Diözesanadministrator für "Bischof mit wachem Blick"
Der Innsbrucker Diözesanadministrator Jakob Bürgler wünscht sich für die vakante Diözese einen Bischof, "der die Wirklichkeit so anschaut, wie sie ist; mit offenem, wachem Blick". Das sagte der seit Jänner wirkende provisorische Leiter der Diözese im Interview mit der "Tiroler Tageszeitung" am Samstag. Im Blick auf Polarisierungen im Zuge der Präsidentschaftswahl gehe es nun darum das Miteinander zu stärken, so Bürgler, der sich gegen ein generelles Bettel- und Schlafverbot in Innsbruck aussprach.
Trotz der fast einjährigen Sedisvakanz ortete Bürgler noch keine akuten Stau bei wichtigen Themen: "Wenn man sich die Fragen anschaut, die anstehen und für die es tatsächlich aus rechtlichen Gründen einen Bischof benötigt, dann sind das sehr wenige." Bei den Zukunftsoptionen gebe es mehrere Punkte etwa hinsichtlich gesellschaftlicher Neupositionierungen, die erst der neue Bischof entscheiden solle. Tirol erlebe seit Jahren eine starke Säkularisierung. "Das fordert uns als Kirche massiv. Wir können die Dynamik nicht umdrehen", so Bürgler. Gleichzeitig gebe es aber "viele positive Beispiele, wie Menschen die Kirche auch lebensnah erleben".
Das Miteinander stärken
Kritisch bewertete Bürgler die im Bundespräsidentschaftswahlkampf beobachtbaren Polarisierungen: "Menschen unterstellen sich gegenseitig, nicht mehr dem Wohl der Gesellschaft zu dienen. Sie werten sich gegenseitig ab, Hass greift um sich. Da wurden ganz tiefe Gräben aufgerissen." Es sei deshalb höchst an der Zeit, dass wieder Kräfte die Regie übernehmen, die das Miteinander stärken. Das habe auch etwas mit Weihnachten zu tun. Angesprochen auf den Einfluss der Kirche darauf konstatierte Bürgler, dass die Kirche zwar einen wichtigen Beitrag für das gute Zusammenleben von Menschen leiste, "aber nicht mehr den entscheidenden." Er persönlich sei "sehr froh" über den klaren Ausgang der Wahl. Damit seien das Bemühungen um eine umsichtige gesellschaftliche Diskussion und um Integration unterstützt worden.

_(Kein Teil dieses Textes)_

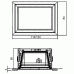 EDILKAMIN STEEL 100 obstavba pre Screen 100 624100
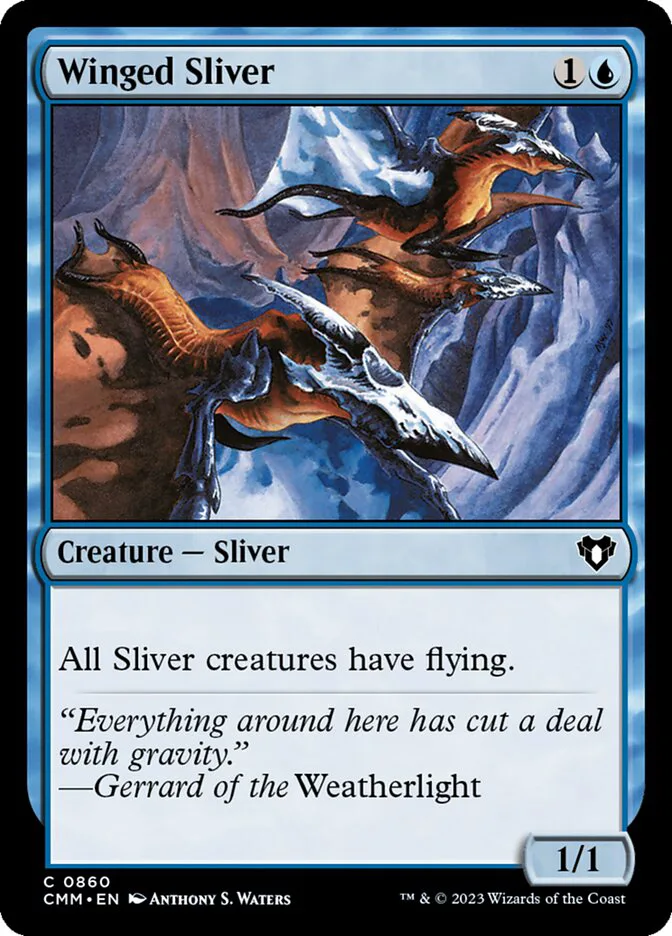 Winged Sliver image 5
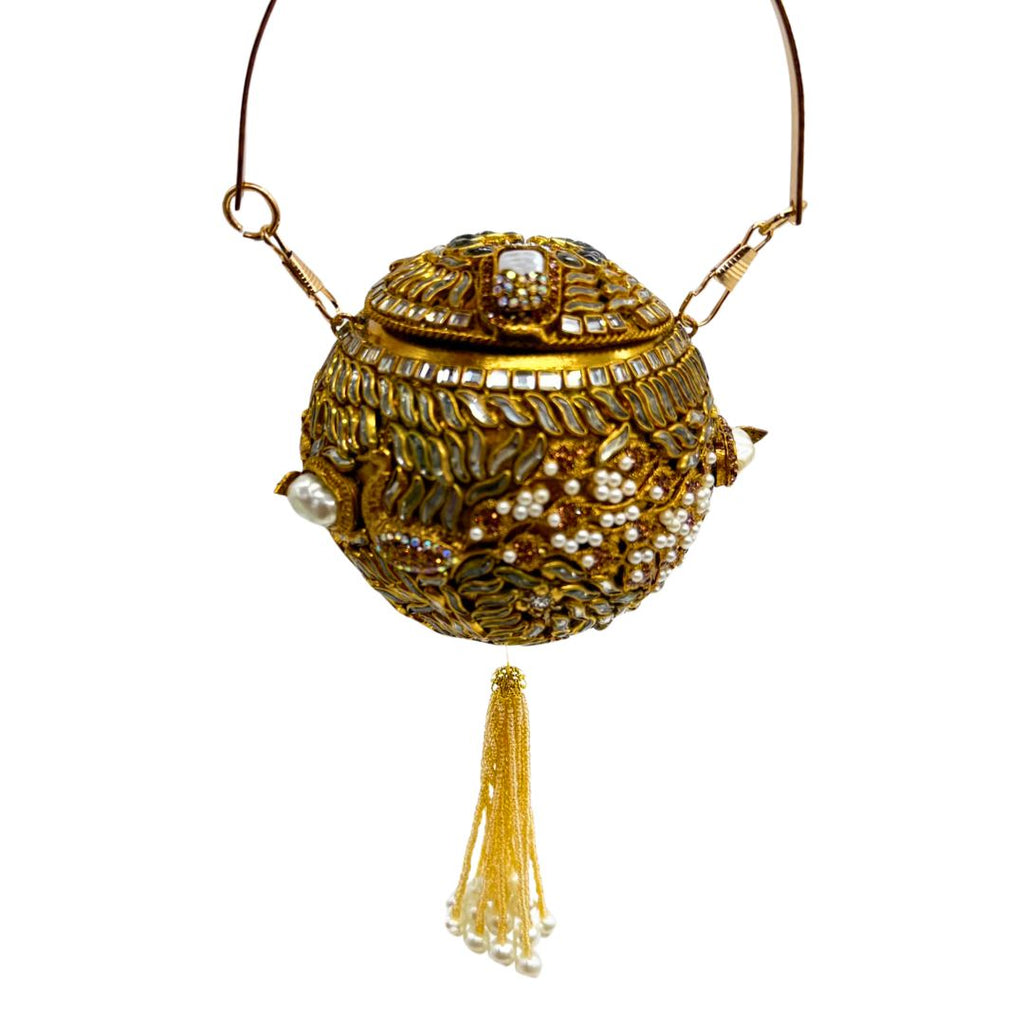 Kundan Mini Clucth - 59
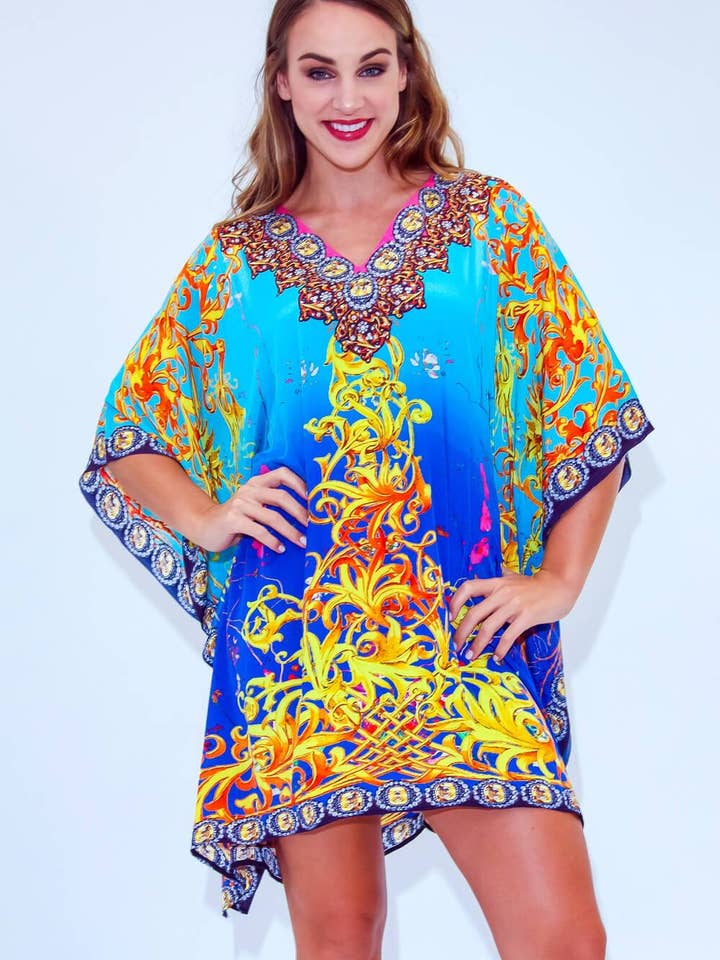 Designer Resort und BeachWear Kaftan | Großhandel für den Großhandel von La Moda Clothing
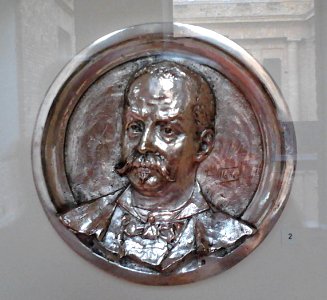 Décio Villares - Retrato de figura masculina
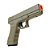 Pistola Airsoft Spring V20 Full Metal 6mm Tan – Vigor - Imagem 3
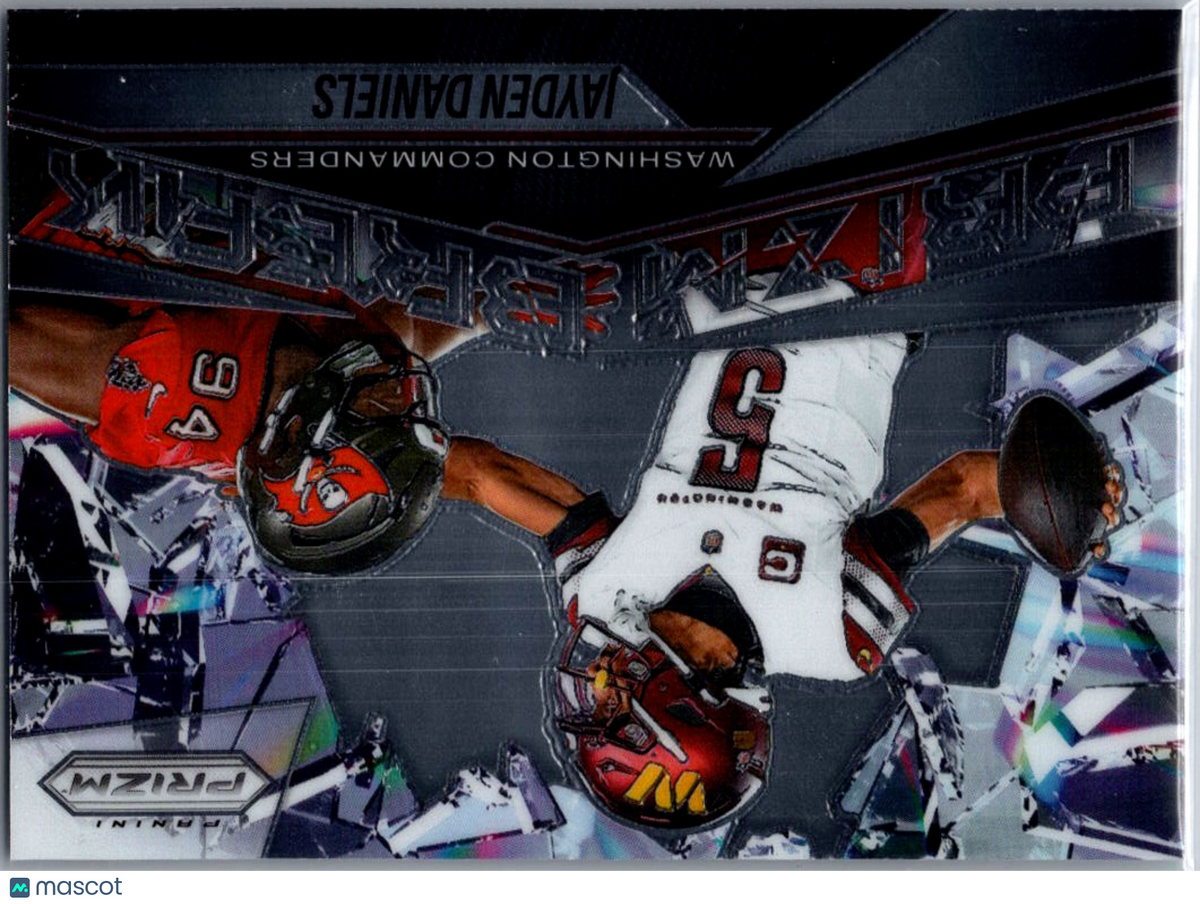 2025 Panini Prizm Football Jayden Daniels #2 Break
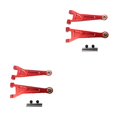 thumbnail image 4 of Tholdsy Brazos superiores delanteros de aluminio para 1/14 MJX Hyper Go 14209 14210 brazos superiores de aluminio Premium mejorados Rojo 2Conjunto, 4 of 6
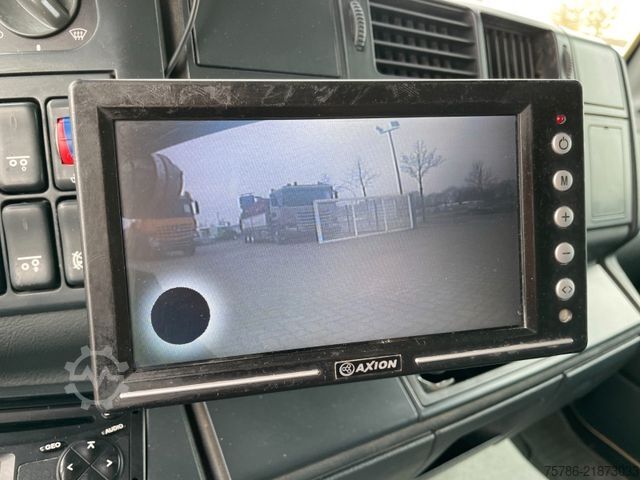 Tanker truck MAN TGA 35.360 BL 8x2-4/ Spitzer Silo/ 23000 l/ AC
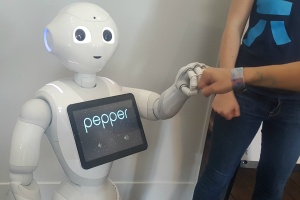 Pepper de SoftBank Robotics © Chad Garrison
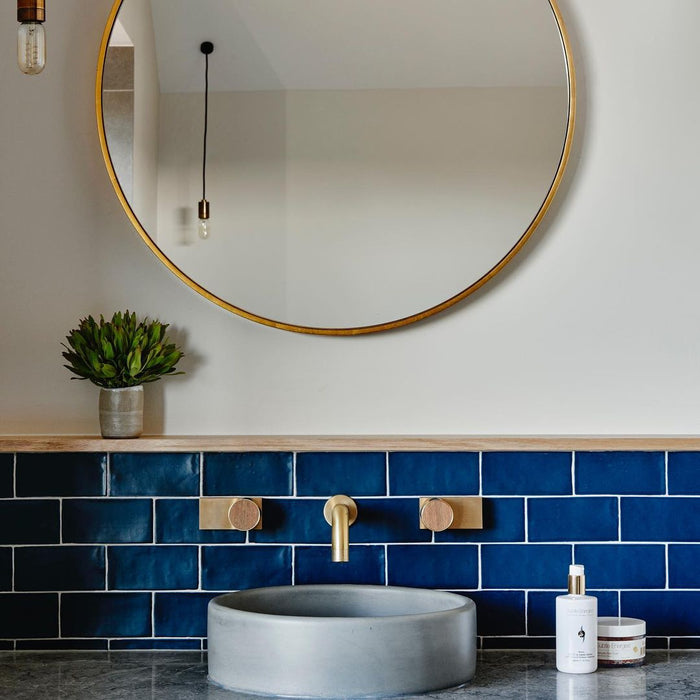 Nood Bowl Above Counter Basin - Ideal Bathroom CentreBL1-1-0-POPowder Blue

Zur Flüchtlingsthematik führte Bürgler aus, dass die trotz spürbarer Ängste, Emotionen und Vorbehalte klar Position bezogen und dabei versucht hat, nicht ins parteipolitische Hickhack hineingezogen zu werden. Zur Gefahr eine drohenden Islamisierung sagte er: "Überall dort, wo Asylwerber und Flüchtlinge gut integriert sind, stellt sich diese Frage nicht. Derzeit auch nicht in der Diözese Innsbruck." Demgegenüber sei aber klar, dass sich die zahlenmäßige Entwicklung verändere, "wenn Menschen zu uns kommen und ein anderes Religionsbekenntnis haben".
Bürgler regte an, die bestehenden Ängste in einem größeren sozialen Kontext zu betrachten. So werde in den USA oder in Teilen Europas derzeit darüber diskutiert, ob sich der Staat von der Verantwortung für Menschen in Not zurückziehen solle. "Unsere Position ist hier klar und deshalb sind wir auch gegen eine Deckelung der Mindestsicherung. Wir glauben, dass Menschen in einer Notsituation die Hilfe der Gesellschaft verdienen", so Bürgler.
Gegen Bettelverbot
"Das Bettelverbot lehnen wir ab, wir treten für die Möglichkeit des stillen Bettelns ein", hielt der Diözesanadministor im Blick auf die aktuelle Diskussion in Innsbruck fest. Es gehe vielmehr darum, die Armut in unserem Land nicht zu verdrängen, sondern auf Augenhöhe zu begegnen und dabei eine gute Lösung mit allen gesellschaftlichen Kräfte zu finden.
"Mit Verboten löst man die Probleme nicht. Das gilt auch für das diskutierte Schlafverbot", führte er weiter aus. Die Kirche sei zwar dafür, dass die Altstadt nicht der Ort sein kann, wo Menschen übernachten sollen. "Aber ich verbinde das mit der Forderung, dass die Betroffenen einen Ort haben, wo sie schlafen können", so Bürgler. Die frohe Botschaft von Weihnachten sei, "dass Gott inmitten der Armseligkeit und der Krisen da ist. Und wir sind gesendet, dort zu helfen, wo wir helfen können, damit es menschlicher wird.